*** DOCUMENT
Meaning ‘little raisin’, pasillas are dried peppers that are dark and wrinkly. Pasillas taste like spicy smoked raspberries which adds richness to any dish, they particularly work well with seafood – such as Camarones Al Mojo de Ajo (Mexican Garlic Shrimps). You can find these dried peppers in selected grocers.
Guajillos are less intense than the jalapeño and has a berry-like flavour. Guajillos are large, dried, bright red chillies which are widely used in Mexican cooking. It’s low heat intensity and fruity flavour makes it a versatile ingredient to use in many dishes. We love using guajillos in the traditional Mexican soup, Mole de Olla. These chillies can be found in selected grocers.
Serranos are small, typically green-coloured and looks like a bird’s eye chilli. They pack a fair bit of heat but have a sweet and crunchy flesh that tastes of capsicum. As serranos have thick skins, they’re great in salsas and relishes.
Don’t let these small, plump, lantern-shaped chillies fool you. Although habaneros have notes of tropical fruits and herbs, they are one of the hottest chillies that you’ll find on the fruiterers’ shelf! Habaneros start out as a light green colour evolving through yellow, orange and red as they ripen. Due to their heat, these guys are often used in hot sauces which allows the more adventurous diner to spice up their own meal without blowing the heads off the others at the table!!
So which chilli will you use today to spice up the kitchen?
******
*** RECORDED INFORMATION
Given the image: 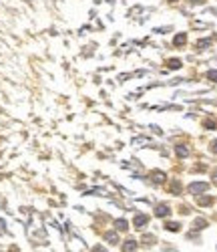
******
> **AIM A**:
Answer these about the piece on chili peppers:
(i) What does the name "pasilla" mean?
(ii) Which traditional Mexican soup is guajillos used in?
(iii) Which colors do habaneros pass through as they ripen?
> **AIM B**:
In the piece on chili peppers, retype everything from "Don’t let these" down to "up the kitchen?".
The material has nothing to do with the piece on chili peppers.

> **FULL SOLUTION A**:
(i) Little raisin.
(ii) Mole de Olla.
(iii) They start light green, then turn yellow, orange and red.

> **FULL SOLUTION B**:
Don’t let these small, plump, lantern-shaped chillies fool you. Although habaneros have notes of tropical fruits and herbs, they are one of the hottest chillies that you’ll find on the fruiterers’ shelf! Habaneros start out as a light green colour evolving through yellow, orange and red as they ripen. Due to their heat, these guys are often used in hot sauces which allows the more adventurous diner to spice up their own meal without blowing the heads off the others at the table!!
So which chilli will you use today to spice up the kitchen?